In Exercises \(1-4,\) find a first-degree polynomial function \(P_{1}\) whose value and slope agree with the value and slope of \(f\) at \(x=c .\) Use a graphing utility to graph \(f\) and \(P_{1} .\) What is \(P_{1}\) called? $$ f(x)=\frac{4}{\sqrt{x}}, \quad c=1 $$

Short answer

The first-degree polynomial function \(P_1(x)\) is \(P_1(x) = 4 - 2 * (x - 1) = 6 - 2x\). This function is called the tangent line or linear approximation to \(f(x)\) at \(x=c\).

Step-by-step solution

Find the Function Value at a Given Point

Substitute \(x=c\) into the function \(f (x) = \frac{4}{\sqrt{x}}\) to find \(f(c)\). This gives \(f(1) = \frac{4}{\sqrt{1}} = 4\).

Find the Function's Derivative

To find the slope of the function at the point \(x=c\), derive the function. The derivative of \(f(x) = \frac{4}{\sqrt{x}}\) is \(f'(x) =\frac{-2}{x^{3/2}}\).

Find the Derivative Value at the Given Point

Substitute \(x=c\) into the derivative \(f'(x) =\frac{-2}{x^{3/2}}\) to find \(f'(c)\). This gives \(f'(1) = \frac{-2}{1^{3/2}} = -2\).

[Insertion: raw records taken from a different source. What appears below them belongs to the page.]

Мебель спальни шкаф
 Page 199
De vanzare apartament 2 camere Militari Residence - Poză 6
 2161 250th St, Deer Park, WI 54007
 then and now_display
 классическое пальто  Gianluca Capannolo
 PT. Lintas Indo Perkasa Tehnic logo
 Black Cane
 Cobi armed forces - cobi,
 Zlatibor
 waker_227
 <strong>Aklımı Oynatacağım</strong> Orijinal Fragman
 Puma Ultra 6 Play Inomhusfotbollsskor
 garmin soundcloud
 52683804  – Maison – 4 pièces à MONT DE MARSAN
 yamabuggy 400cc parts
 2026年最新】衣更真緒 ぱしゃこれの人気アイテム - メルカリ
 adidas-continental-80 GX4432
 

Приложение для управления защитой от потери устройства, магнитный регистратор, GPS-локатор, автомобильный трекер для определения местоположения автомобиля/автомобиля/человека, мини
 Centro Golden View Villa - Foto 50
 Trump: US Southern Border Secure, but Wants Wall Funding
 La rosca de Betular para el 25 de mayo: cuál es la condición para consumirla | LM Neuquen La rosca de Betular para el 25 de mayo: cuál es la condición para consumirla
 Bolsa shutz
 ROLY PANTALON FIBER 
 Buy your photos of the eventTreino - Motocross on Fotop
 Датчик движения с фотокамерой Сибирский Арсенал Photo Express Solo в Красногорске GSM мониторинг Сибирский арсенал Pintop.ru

Define the First-Degree Polynomial

The first-degree polynomial function \(P_1\) that matches \(f\) in both value and slope at \(x=c\) is \(P_1 (x) = f(c) + f'(c) * (x-c)\). Substitute \(c=1, f(c) = 4\) and \(f'(c) = -2\) into the formula to find \(P_1 (x)\). This gives \(P_1(x) = 4 - 2 * (x - 1)\).